> PROVIDED TEXT

While Herman sometimes seem quick to blame herself for her daughter’s illness, she is careful not to point the finger too directly at her mother (married at 19) or her grandmother (married at 15), who were, Herman speculates, not old enough to raise children but had them anyway and had to find their own ways to cope. But I was perplexed by the absence of her discussion of her husband Glen’s presence in her life and Grace’s childhood. Although Glen is an artist who Herman says is likely to disappear into his studio for hours at a time (perhaps abdicating his responsibility?), surely he had thoughts, ideas, and opinions about Grace’s refusal to eat as an infant, about Grace’s odd behavior at age six. The reader isn’t let in on any of these. And, when Herman reports about the success of her struggles to separate from Grace in healthy ways, I wanted to hear about how and if Glen supported both his wife and his daughter as they reinvented their relationship. By leaving out any fatherly influence, Herman takes the burden of her daughter’s difficulties on herself as a mother, and seems to let Glen — and fathers in general — off the hook.
Herman finishes her memoir by musing about the complicated truths of motherhood. She uses her experience as a mother who wanted to do everything perfectly, and ironically ended up with a “very sick little girl” on her hands, to conclude that good mothering cannot be boiled down to anything — in fact, she says, it can’t be boiled down at all. This conclusion — and this book as a whole — is a welcome antidote to the recent books that attempt to describe, diagnose, and prescribe a cure for the “curse” of modern motherhood. Herman affirms my own complicated emotions about being a mother by using a number of metaphors. My favorite one describes being a mother as “an elaborate meal, one course after another, cookbooks open everywhere, pots boiling over, the kitchen a mess” (213). We may start with a recipe, but then we quickly learn to improvise, feeding our families and feeding ourselves as best with can with the ingredients we have on hand.

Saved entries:
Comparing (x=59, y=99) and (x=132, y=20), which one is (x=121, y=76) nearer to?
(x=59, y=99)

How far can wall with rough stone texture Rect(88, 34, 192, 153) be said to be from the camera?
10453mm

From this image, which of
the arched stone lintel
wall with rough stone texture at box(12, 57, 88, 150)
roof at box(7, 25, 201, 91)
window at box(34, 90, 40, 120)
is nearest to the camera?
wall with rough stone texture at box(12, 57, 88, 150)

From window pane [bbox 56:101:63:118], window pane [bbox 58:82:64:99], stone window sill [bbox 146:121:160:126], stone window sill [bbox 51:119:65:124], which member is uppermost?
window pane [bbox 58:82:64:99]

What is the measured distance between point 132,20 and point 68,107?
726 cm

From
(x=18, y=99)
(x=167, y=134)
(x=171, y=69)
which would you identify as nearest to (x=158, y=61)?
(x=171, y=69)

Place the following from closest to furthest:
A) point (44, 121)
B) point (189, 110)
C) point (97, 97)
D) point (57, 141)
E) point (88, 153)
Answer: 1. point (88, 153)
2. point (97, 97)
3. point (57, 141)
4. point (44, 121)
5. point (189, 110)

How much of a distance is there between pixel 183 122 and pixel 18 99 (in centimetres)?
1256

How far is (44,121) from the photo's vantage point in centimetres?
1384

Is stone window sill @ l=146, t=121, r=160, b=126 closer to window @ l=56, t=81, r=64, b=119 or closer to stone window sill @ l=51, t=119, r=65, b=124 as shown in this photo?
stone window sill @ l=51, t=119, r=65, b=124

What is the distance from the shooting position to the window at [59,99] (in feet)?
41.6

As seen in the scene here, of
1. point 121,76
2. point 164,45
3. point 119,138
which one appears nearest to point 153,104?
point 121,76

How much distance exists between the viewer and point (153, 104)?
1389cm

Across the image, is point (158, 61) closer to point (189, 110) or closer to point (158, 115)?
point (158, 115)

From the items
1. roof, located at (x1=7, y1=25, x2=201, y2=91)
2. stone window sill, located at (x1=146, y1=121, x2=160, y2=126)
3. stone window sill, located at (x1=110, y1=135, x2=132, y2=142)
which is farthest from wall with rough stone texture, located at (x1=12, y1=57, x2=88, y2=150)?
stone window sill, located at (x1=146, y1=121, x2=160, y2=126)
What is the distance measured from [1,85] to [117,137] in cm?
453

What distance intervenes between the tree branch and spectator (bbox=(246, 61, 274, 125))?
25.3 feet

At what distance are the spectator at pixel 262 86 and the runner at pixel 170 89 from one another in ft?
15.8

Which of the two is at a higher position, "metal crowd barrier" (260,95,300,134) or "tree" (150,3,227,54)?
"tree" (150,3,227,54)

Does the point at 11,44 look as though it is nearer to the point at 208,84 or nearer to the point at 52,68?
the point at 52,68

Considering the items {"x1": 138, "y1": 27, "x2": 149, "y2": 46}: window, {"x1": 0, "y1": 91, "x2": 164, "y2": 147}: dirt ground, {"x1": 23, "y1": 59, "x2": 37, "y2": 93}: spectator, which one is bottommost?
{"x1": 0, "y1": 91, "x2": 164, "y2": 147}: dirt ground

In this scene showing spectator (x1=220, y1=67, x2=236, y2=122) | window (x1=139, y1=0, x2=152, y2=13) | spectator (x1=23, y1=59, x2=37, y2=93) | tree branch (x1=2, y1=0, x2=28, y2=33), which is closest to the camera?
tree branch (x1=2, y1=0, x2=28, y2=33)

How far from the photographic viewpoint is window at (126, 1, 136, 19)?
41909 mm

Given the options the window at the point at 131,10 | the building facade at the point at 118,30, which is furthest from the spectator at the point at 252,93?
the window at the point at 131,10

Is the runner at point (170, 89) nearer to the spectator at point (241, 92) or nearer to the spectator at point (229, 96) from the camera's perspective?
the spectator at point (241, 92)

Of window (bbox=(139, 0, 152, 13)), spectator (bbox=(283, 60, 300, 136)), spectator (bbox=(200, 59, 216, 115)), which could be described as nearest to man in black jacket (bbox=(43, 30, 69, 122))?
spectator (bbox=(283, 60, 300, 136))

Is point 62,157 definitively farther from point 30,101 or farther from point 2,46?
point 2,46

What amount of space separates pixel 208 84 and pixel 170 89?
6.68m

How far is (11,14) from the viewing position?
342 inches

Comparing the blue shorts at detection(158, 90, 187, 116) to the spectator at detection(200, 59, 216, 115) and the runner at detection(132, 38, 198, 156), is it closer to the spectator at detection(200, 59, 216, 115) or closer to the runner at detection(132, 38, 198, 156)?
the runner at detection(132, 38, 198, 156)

...

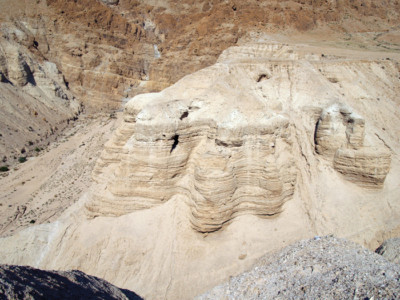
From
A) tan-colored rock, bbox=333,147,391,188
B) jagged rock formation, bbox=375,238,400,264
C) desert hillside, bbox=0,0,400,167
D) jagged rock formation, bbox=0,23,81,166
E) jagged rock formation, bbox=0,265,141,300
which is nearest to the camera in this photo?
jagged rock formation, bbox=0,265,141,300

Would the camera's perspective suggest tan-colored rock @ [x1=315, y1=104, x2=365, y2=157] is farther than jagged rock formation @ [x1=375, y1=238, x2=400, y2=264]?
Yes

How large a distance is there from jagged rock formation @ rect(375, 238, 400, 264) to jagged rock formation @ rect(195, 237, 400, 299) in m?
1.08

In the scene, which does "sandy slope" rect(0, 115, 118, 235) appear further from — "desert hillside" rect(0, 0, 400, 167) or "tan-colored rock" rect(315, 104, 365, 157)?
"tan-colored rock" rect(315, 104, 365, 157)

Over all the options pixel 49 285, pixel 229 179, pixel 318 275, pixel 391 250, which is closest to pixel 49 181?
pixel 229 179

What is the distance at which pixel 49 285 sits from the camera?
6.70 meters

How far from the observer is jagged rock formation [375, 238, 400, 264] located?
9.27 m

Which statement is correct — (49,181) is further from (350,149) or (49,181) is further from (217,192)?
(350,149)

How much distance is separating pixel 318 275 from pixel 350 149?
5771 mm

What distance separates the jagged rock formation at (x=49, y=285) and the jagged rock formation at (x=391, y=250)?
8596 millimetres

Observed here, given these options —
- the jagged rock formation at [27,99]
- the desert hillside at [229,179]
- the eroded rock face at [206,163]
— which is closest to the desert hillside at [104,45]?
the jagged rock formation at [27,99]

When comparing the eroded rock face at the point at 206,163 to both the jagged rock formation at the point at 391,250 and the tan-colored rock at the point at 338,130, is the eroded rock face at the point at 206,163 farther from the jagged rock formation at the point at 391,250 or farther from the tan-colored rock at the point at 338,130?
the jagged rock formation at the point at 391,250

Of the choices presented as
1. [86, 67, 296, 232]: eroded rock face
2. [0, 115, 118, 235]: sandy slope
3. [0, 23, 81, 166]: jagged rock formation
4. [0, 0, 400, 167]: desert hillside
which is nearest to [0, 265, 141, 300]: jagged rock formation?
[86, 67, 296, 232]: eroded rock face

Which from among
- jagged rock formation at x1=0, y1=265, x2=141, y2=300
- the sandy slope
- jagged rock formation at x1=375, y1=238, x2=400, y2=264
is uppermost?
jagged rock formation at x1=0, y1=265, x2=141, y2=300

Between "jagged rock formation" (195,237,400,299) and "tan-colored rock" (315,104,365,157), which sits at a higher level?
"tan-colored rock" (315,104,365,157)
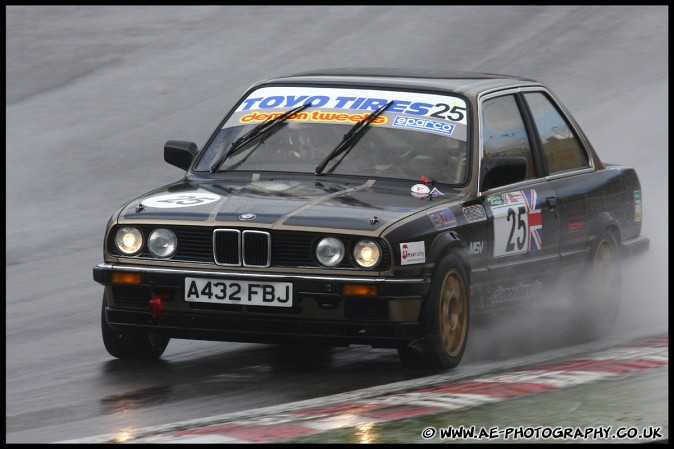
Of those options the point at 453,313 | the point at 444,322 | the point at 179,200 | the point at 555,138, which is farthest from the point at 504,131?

> WHAT YOU SHOULD DO
Answer these from the review:
1. At what age was Herman's grandmother married?
2. What kind of work does Glen do?
3. On what page of Herman's memoir does the reviewer's favorite metaphor appear?
Rely only on the review, not on the saved entries.

> WRITTEN ANSWER
1. 15
2. He is an artist.
3. 213